(GOAL):
Select and copy every line of the data below that contains the word "control". Match it with case taken into account.

(EXTRACTED MATERIAL):
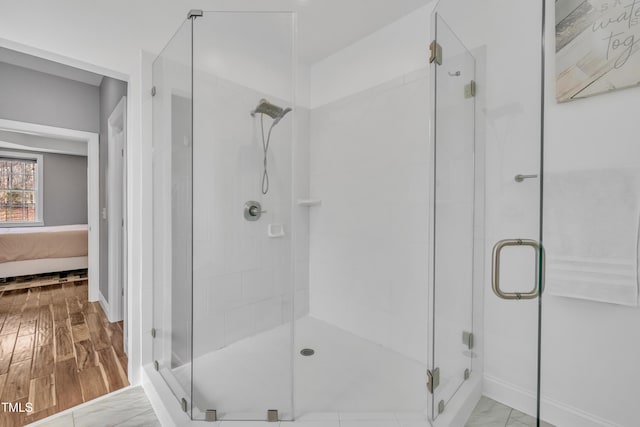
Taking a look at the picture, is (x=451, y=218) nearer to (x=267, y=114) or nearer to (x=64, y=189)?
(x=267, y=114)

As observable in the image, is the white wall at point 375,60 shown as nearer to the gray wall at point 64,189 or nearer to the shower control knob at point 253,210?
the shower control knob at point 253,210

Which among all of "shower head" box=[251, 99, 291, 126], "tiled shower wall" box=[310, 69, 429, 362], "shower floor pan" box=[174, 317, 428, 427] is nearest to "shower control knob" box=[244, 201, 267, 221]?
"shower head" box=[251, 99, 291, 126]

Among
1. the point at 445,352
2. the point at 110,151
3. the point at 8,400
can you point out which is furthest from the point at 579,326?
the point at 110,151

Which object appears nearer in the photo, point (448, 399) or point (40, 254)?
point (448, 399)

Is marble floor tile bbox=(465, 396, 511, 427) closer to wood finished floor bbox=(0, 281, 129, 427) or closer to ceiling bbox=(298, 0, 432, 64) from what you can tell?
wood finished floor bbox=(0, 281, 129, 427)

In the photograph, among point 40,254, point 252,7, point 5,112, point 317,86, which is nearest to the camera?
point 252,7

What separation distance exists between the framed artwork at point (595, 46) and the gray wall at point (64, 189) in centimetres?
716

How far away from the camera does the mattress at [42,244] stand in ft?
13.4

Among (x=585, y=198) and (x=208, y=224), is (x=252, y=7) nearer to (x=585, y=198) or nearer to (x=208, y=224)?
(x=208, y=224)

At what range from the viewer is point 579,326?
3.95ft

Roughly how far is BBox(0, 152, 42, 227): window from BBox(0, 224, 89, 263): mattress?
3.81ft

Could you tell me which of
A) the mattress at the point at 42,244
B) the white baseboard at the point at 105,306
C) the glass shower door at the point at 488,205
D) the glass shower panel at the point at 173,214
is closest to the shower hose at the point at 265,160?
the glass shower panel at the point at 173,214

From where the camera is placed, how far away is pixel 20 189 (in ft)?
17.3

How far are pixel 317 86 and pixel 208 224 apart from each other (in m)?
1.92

---

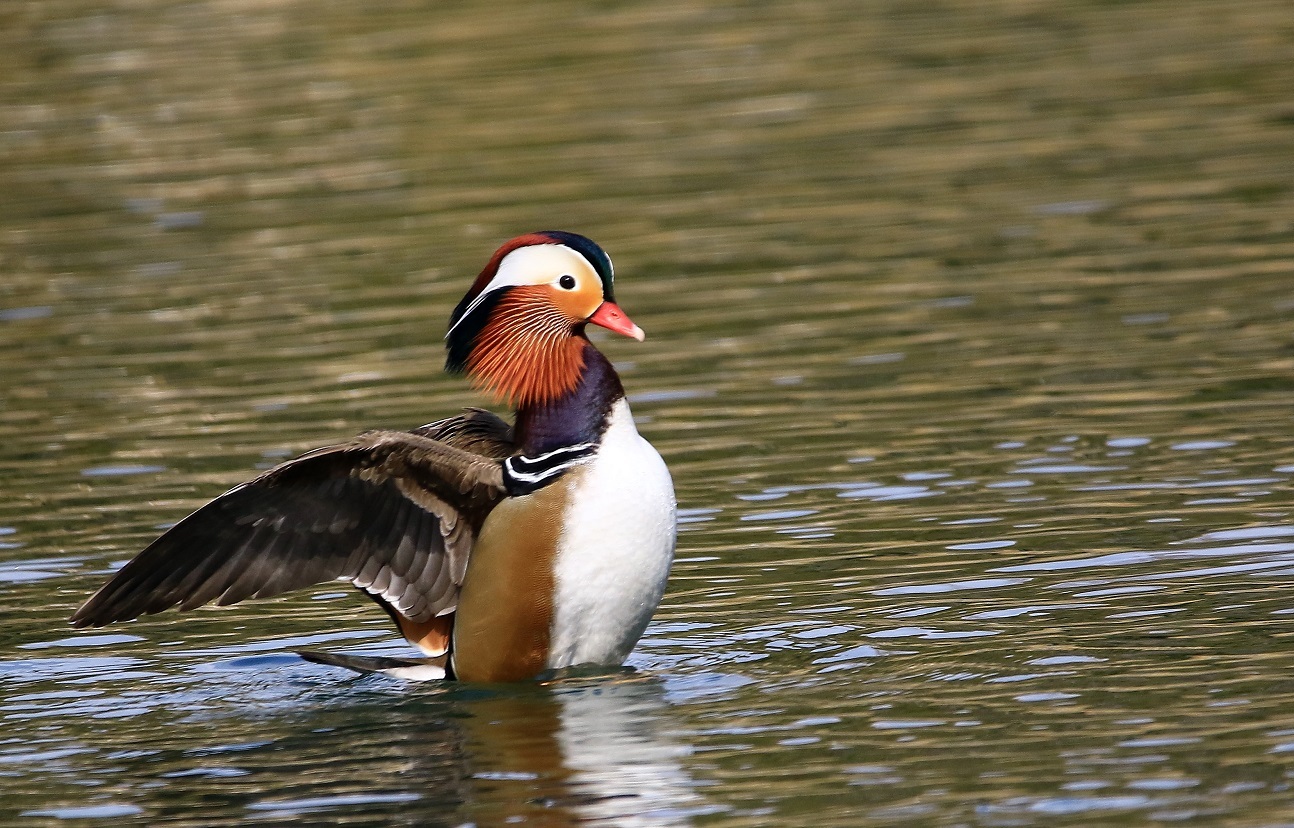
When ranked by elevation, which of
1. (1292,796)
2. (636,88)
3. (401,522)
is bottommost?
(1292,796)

(EXERCISE RESULT):
As observable in the image, is the white wall at point 375,60 shown as nearer to the gray wall at point 64,189 or nearer to the shower control knob at point 253,210?
the shower control knob at point 253,210
Which among all of "shower head" box=[251, 99, 291, 126], "tiled shower wall" box=[310, 69, 429, 362], "shower floor pan" box=[174, 317, 428, 427] is nearest to "shower control knob" box=[244, 201, 267, 221]?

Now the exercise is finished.